**TASK TO CARRY OUT:** Please copy out the lines of the records below word for word, leaving out the pictures.

**SUPPLIED MATERIAL:**
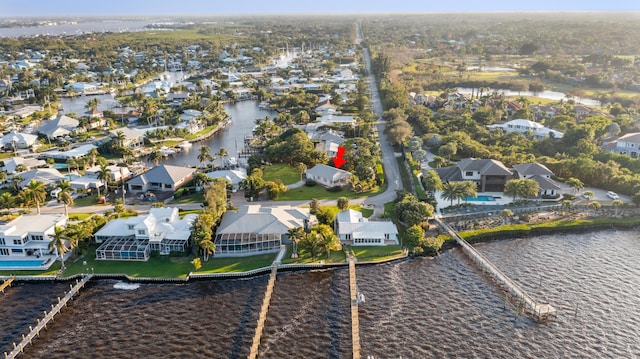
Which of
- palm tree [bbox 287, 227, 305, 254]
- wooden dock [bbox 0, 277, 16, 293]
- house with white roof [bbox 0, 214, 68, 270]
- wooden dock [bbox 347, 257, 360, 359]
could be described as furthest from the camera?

**OUTPUT OF THE TASK:**
Which of
- palm tree [bbox 287, 227, 305, 254]
- wooden dock [bbox 0, 277, 16, 293]
- house with white roof [bbox 0, 214, 68, 270]
- wooden dock [bbox 347, 257, 360, 359]
could be described as furthest from the camera?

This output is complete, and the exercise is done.